### 依頼事項
以下のエントリのうち、「Visually, is the」を含む行から「10.9 meters」を含む行まで(両端の行を含む)を、空行を除いて、「番号」列に通し番号、「内容」列にその行を記したMarkdownの表として出力してください。
● ● ●
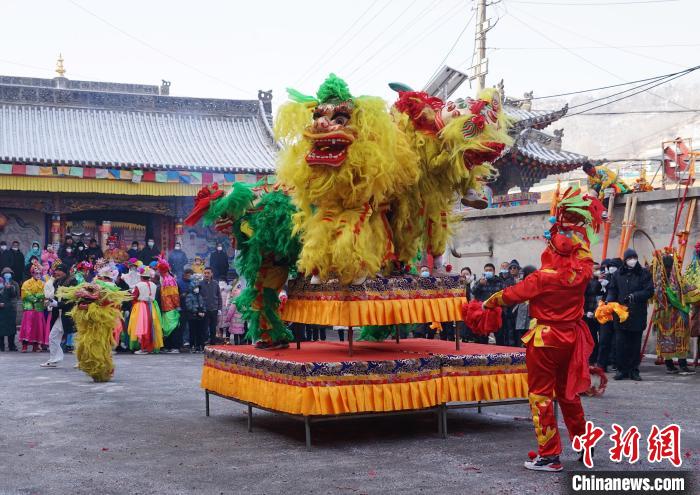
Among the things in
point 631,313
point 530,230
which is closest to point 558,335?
point 631,313

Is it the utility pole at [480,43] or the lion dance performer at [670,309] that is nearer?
the lion dance performer at [670,309]

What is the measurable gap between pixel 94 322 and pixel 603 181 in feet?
28.6

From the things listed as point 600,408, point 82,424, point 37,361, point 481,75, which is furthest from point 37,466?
point 481,75

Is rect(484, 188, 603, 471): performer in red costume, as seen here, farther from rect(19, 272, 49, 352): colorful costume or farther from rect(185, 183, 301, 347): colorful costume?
rect(19, 272, 49, 352): colorful costume

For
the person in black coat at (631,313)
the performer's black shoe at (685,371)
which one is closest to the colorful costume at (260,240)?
the person in black coat at (631,313)

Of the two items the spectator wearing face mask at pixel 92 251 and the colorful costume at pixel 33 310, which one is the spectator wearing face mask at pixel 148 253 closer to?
the spectator wearing face mask at pixel 92 251

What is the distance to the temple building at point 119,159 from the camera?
22.4 metres

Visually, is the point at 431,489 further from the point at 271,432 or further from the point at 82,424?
the point at 82,424

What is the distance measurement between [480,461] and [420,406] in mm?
925

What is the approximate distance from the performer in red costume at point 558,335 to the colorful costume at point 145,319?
10.9 meters

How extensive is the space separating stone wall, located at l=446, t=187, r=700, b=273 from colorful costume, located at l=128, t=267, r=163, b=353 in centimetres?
550

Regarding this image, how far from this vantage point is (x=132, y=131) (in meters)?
25.2

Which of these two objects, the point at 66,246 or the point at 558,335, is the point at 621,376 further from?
the point at 66,246

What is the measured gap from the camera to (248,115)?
27078 millimetres
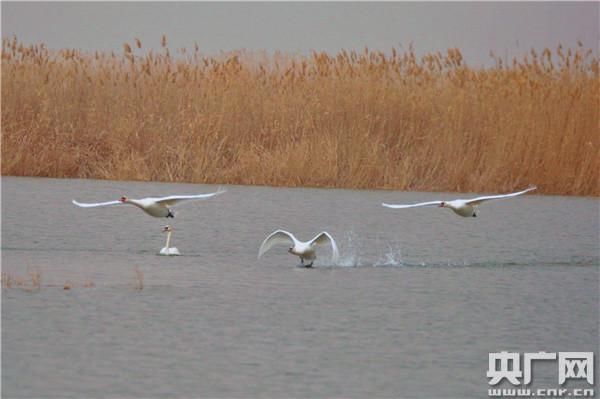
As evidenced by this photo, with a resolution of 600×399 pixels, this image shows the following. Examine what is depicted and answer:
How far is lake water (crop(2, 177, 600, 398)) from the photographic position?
25.0ft

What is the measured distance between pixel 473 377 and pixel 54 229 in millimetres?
7208

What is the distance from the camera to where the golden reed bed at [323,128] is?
1877 centimetres

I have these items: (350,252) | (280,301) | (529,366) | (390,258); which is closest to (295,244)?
(280,301)

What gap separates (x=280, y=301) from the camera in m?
10.1

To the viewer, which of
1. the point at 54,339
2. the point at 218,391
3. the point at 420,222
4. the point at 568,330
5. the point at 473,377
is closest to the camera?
the point at 218,391

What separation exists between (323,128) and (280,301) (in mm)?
9127

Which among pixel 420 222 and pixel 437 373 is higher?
pixel 420 222

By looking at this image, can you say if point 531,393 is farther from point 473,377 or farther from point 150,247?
point 150,247

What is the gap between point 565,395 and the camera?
750cm

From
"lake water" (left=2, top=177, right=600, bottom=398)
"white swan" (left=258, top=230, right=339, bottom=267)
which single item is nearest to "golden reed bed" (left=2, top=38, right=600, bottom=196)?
"lake water" (left=2, top=177, right=600, bottom=398)

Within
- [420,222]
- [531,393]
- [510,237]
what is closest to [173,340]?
[531,393]

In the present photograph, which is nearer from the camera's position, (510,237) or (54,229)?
(54,229)

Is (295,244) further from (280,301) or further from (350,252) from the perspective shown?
(350,252)

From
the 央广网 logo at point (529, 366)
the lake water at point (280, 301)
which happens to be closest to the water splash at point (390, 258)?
the lake water at point (280, 301)
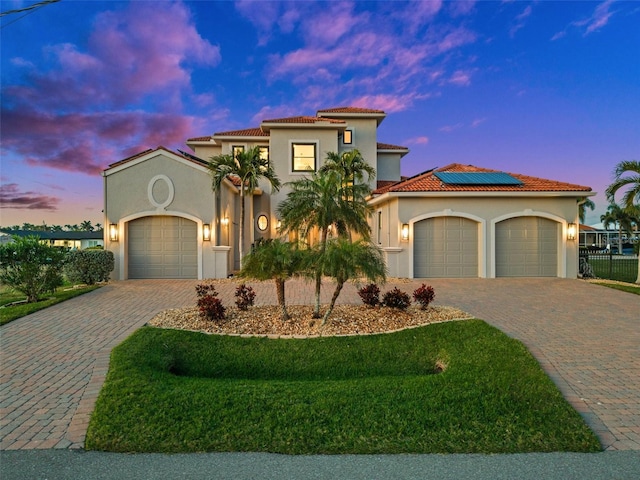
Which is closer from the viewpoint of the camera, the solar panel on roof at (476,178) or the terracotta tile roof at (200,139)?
the solar panel on roof at (476,178)

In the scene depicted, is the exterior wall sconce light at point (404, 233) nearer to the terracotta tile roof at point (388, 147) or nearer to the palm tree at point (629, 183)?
the palm tree at point (629, 183)

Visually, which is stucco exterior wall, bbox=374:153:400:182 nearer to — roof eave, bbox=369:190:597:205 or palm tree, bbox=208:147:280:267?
roof eave, bbox=369:190:597:205

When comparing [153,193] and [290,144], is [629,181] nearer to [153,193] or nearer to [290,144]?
[290,144]

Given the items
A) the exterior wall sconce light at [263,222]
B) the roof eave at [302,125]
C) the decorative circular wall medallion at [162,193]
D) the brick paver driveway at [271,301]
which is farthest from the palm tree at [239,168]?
the exterior wall sconce light at [263,222]

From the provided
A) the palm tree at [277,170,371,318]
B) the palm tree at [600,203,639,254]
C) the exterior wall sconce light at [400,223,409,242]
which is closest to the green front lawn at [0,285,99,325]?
the palm tree at [277,170,371,318]

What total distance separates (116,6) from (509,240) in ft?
54.6

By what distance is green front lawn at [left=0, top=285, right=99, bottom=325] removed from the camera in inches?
298

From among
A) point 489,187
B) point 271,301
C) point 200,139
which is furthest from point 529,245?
point 200,139

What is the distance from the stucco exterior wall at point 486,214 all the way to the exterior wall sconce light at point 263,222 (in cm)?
839

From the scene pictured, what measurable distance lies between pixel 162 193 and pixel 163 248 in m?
2.30

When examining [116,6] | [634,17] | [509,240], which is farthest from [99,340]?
[634,17]

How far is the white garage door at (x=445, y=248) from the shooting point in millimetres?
14469

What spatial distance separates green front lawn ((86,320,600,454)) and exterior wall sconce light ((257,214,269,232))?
14.7m

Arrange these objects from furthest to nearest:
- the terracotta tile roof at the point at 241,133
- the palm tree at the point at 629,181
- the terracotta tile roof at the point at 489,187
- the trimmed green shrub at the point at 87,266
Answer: the terracotta tile roof at the point at 241,133, the terracotta tile roof at the point at 489,187, the palm tree at the point at 629,181, the trimmed green shrub at the point at 87,266
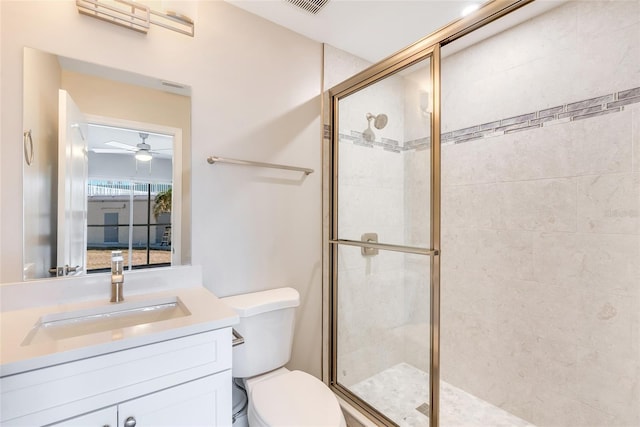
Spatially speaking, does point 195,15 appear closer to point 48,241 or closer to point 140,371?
point 48,241

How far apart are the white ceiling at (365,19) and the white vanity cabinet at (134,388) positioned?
63.3 inches

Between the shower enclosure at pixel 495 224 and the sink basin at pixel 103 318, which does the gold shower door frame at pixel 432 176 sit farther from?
the sink basin at pixel 103 318

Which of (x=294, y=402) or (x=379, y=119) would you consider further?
● ● ●
### 解答
| 番号 | 内容 |
|---|---|
| 1 | Visually, is the point at 431,489 further from the point at 271,432 or further from the point at 82,424? |
| 2 | the point at 82,424 |
| 3 | What is the distance measurement between [480,461] and [420,406] in mm? |
| 4 | 925 |
| 5 | What is the approximate distance from the performer in red costume at point 558,335 to the colorful costume at point 145,319? |
| 6 | 10.9 meters |